El juicio del vocero mapuche Héctor Llaitul es seguido por observadores de DDHH

de Chile Today

El líder mapuche está detenido por cargos desde agosto de 2022. Testigos anónimos declaran en su contra y se solicita una larga condena. Por estas y otras razones, algunos sostienen que su trato viola el derecho internacional.

Héctor Llaitul, figura clave de la organización mapuche Coordinadora Arauco-Malleco (CAM), fue detenido en agosto de 2022 por cinco cargos: incitación a la violencia, violación de la ley de seguridad del Estado, robo, atentado contra la autoridad y usurpación. Los fiscales han solicitado una pena de 25 años de prisión para el líder mapuche.

El fiscal regional de La Araucanía, Roberto Garrido, señaló que «el total de delitos atribuidos dice relación con la ley de seguridad del Estado, delitos de robo y también atentados contra funcionarios de Carabineros de Chile». Para cada uno de los delitos atribuidos, el Ministerio Público ha solicitado una condena, que en términos de penas privativas de libertad alcanza los 25 años».

El fiscal contaría con la declaración de más de 70 testigos, de 20 peritos y de 200 pruebas materiales y documentos.

Entre los 70, hay cinco testigos anónimos, que en un principio iban a ser identificados. Fue así que, en abril, el juez de primera instancia ordenó a la fiscalía que identificara a los cinco, alegando que era ilegal ocultar su identidad a la defensa. En junio, sin embargo, el Tribunal Supremo dictaminó que no debían revelarse los nombres para proteger a los cinco testigos.
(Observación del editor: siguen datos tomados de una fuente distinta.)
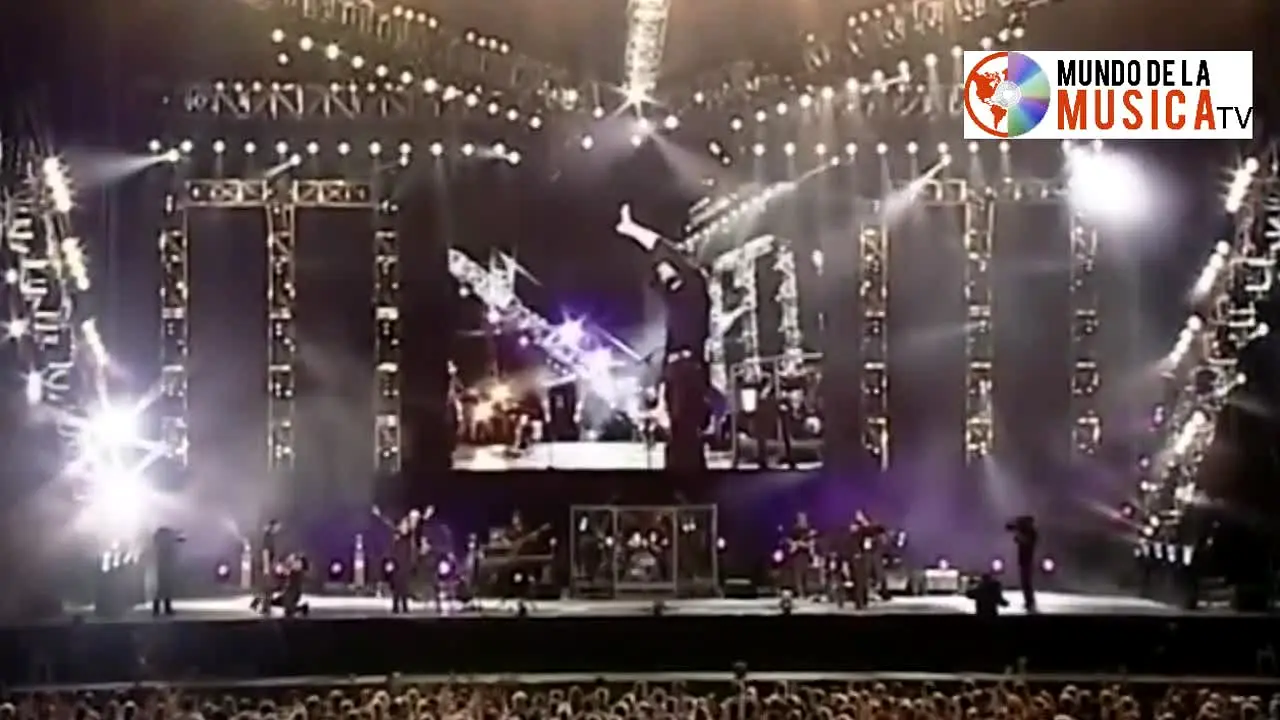 Mundo de la Musica · CL live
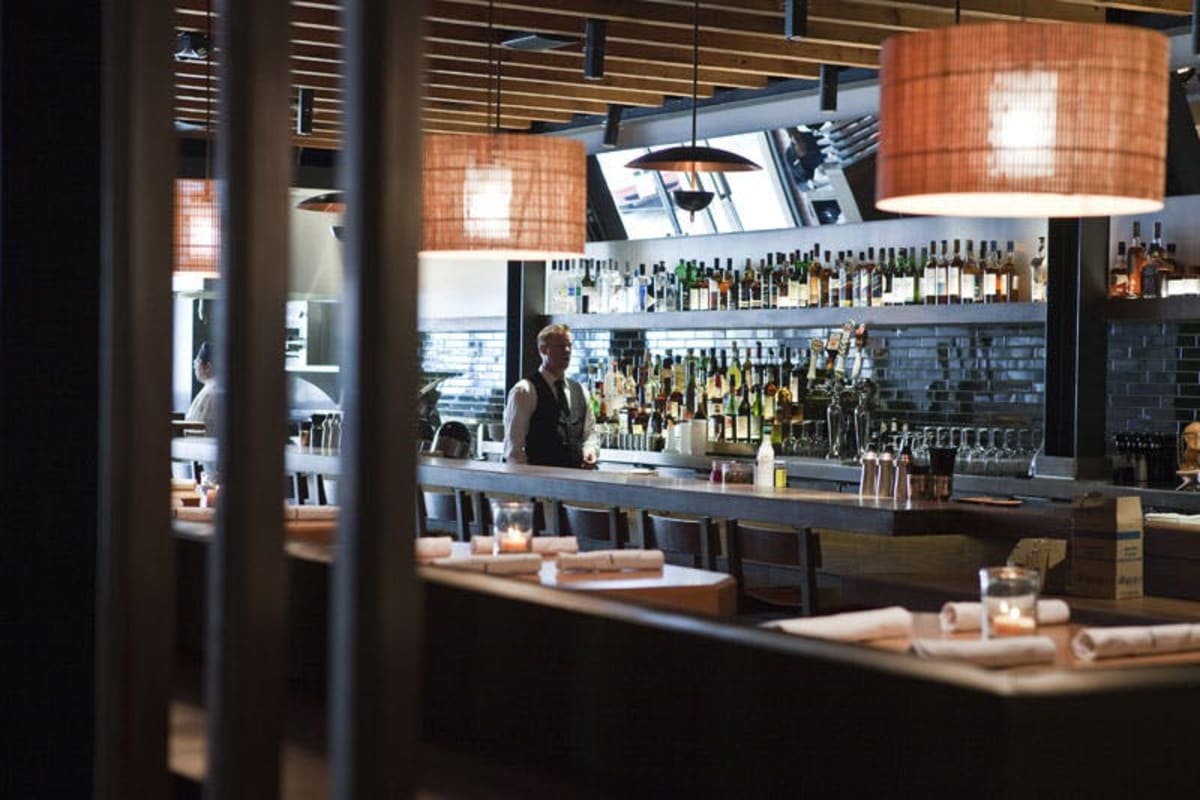 The Honor Bar Review Beverly Hills Los Angeles The Infatuation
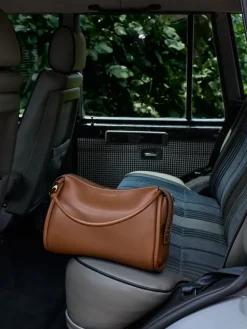 Lyla Tubular Slouchy Shoulder Bag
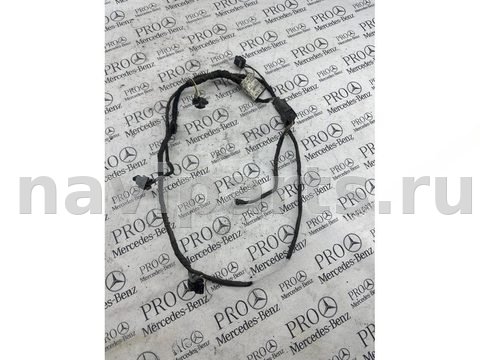 Проводка бампера заднего Mercedes Vito W639, 2012 г., OEM A6394408637, арт. 105895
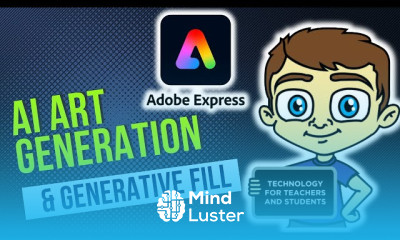 Adobe express AI art generation basics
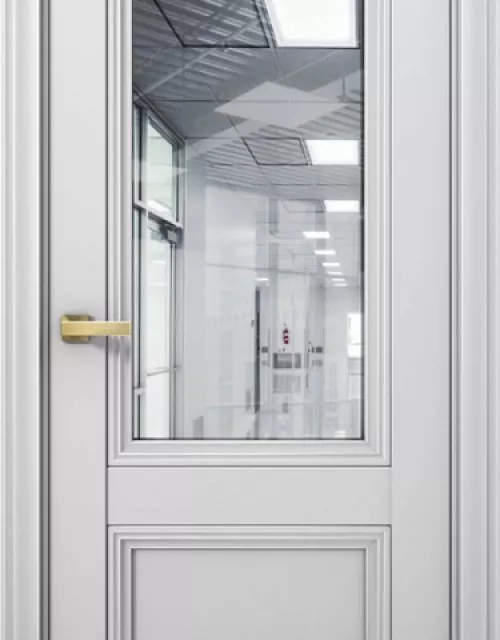 Фото: Межкомнатная дверь Aurum doors Co 31 Кобальт Манхэттен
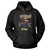 Vintage 1990 Bon Jovi Christmas Benefit Concert Hoodie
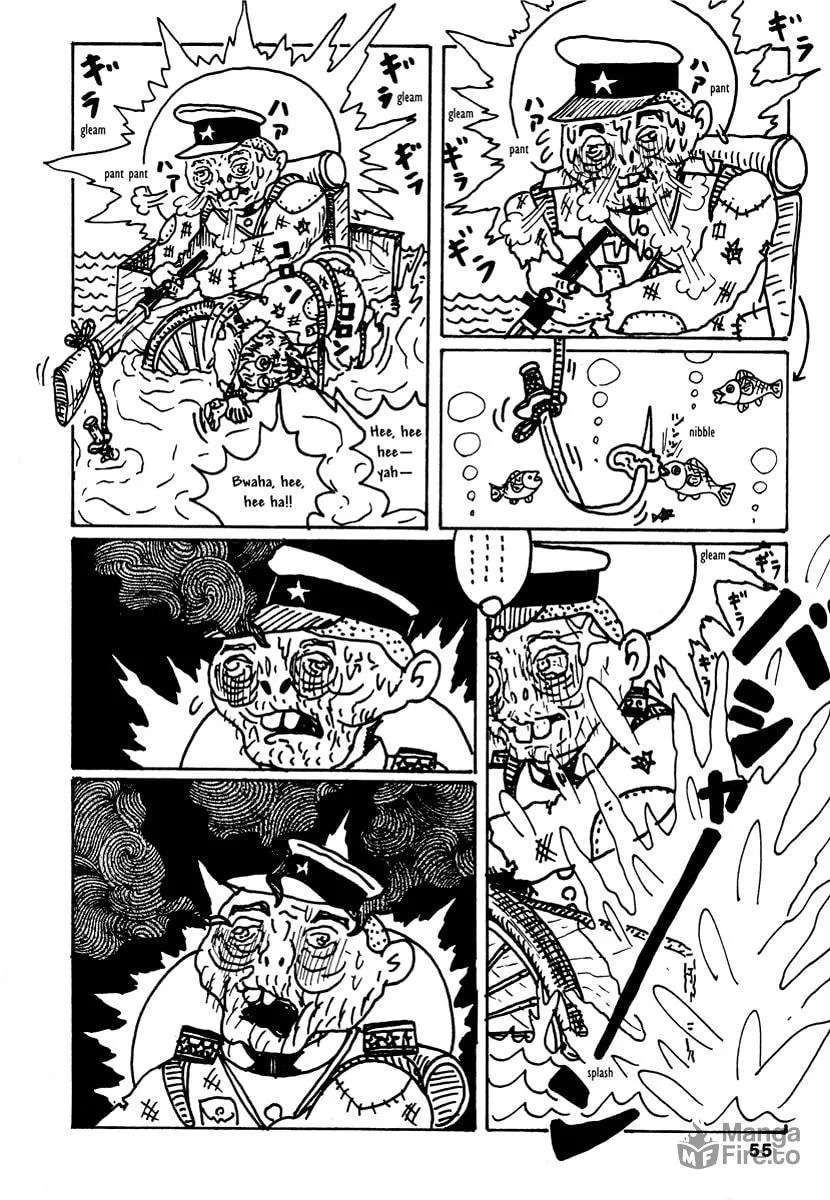 Comics Underground Japan Chapter 4 page 18 - 
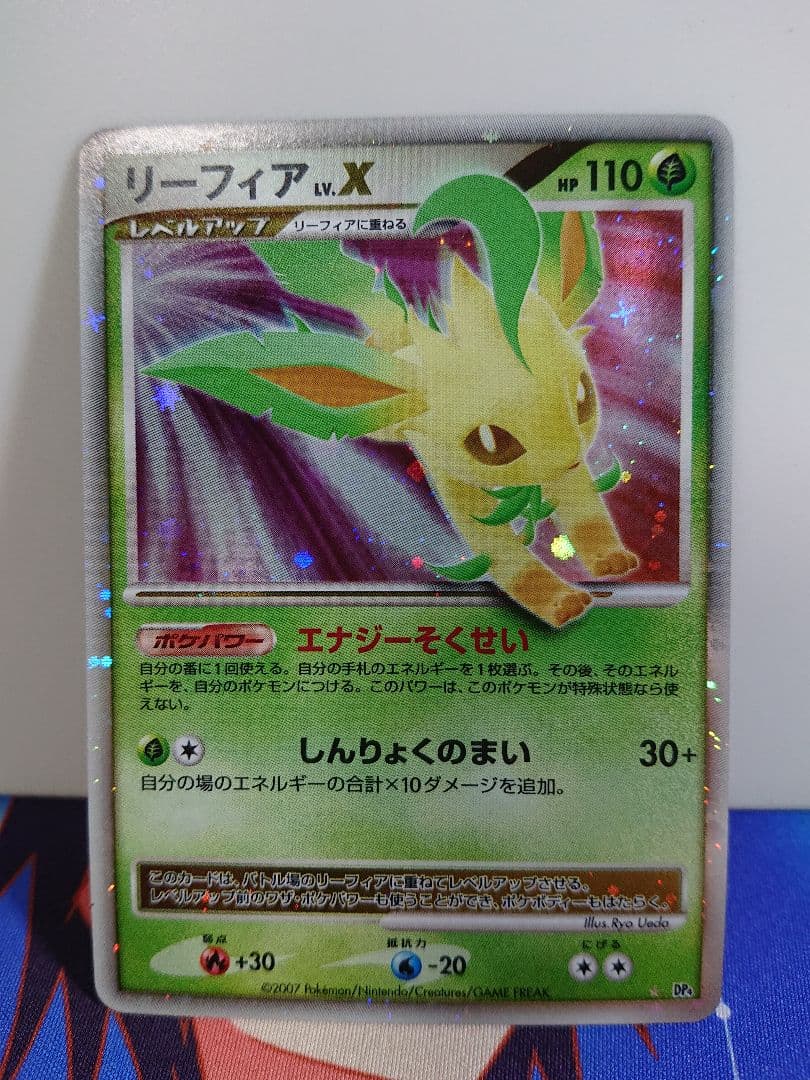 グレイシア X & リーフィア X セット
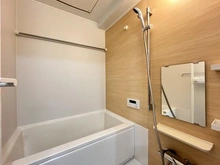 【神奈川県/川崎市高津区蟹ケ谷】ニューウェルテラス第6日吉 浴室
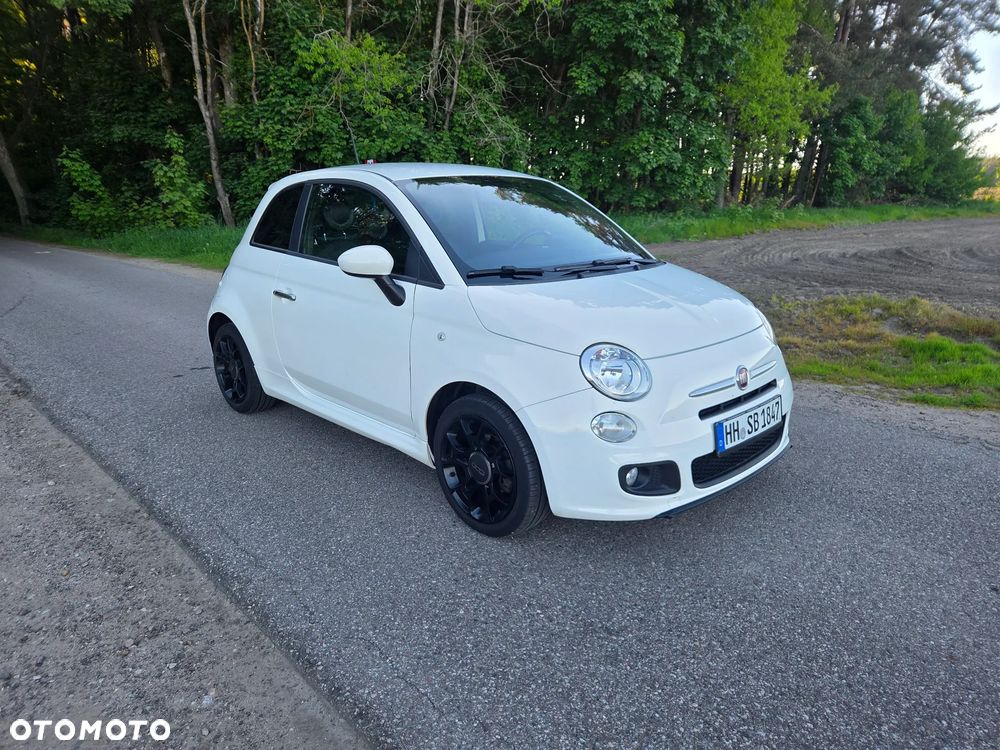 Fiat 500 1.3 Multijet 16V DPF S - 3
Familiares de presos políticos mapuche del Centro de Cumplimiento Penitenciario (CCP) de Biobío, donde se encuentra Héctor Llaitul en prisión preventiva desde agosto de 2022, denunciaron que los guardias prohibieron el ingreso de mujeres mapuche con vestimenta tradicional a la cárcel de Concepción, según informó El Ciudadano. Funcionarios a cargo del registro de visitas habrían exigido a las mujeres mapuche quitarse su vestimenta tradicional y usar sólo ropa occidental para poder ingresar y ver a sus familiares. Los funcionarios también habrían prohibido a los visitantes mapuches traer elementos sagrados y alimentos naturales en lugar de alimentos procesados. Tales acciones han sido cuestionadas como acoso racista y violación del derecho internacional. Por ejemplo, la prohibición de llevar vestimenta tradicional viola el Convenio n.º 169 de la Organización Internacional del Trabajo sobre pueblos indígenas, que Chile ratificó en 2008.

La Comisión Ética contra la Tortura emitió una carta pública dirigida a la administración del Presidente Gabriel Boric. La carta critica la detención de Llaitul y condena su persecución y encarcelamiento, según informó Diario UChile.

La carta señala: «la lucha de las comunidades mapuche no es individual, es una demanda plural, colectiva, de un pueblo que vive las consecuencias de la aplicación del decreto 701 que por casi 50 años ha convertido una tierra fértil en un territorio depredado por la explotación forestal, con escasez de agua y con el bosque nativo destruido».

La comisión acusó al gobierno de castigar al líder mapuche por no asistir al «pseudo-diálogo» al que ha sido citado, y de pretender condenarlo a una larga pena de prisión por supuestos delitos que según el derecho común no permitirían ni siquiera un día de cárcel. La comisión también acusó al Estado de practicar una «criminalización preventiva» sobre Llaitul.

«Aspiramos a que la justicia sea la base de la paz en la zona y que se ponga fin a la militarización y criminalización de las demandas del pueblo mapuche», concluye la carta.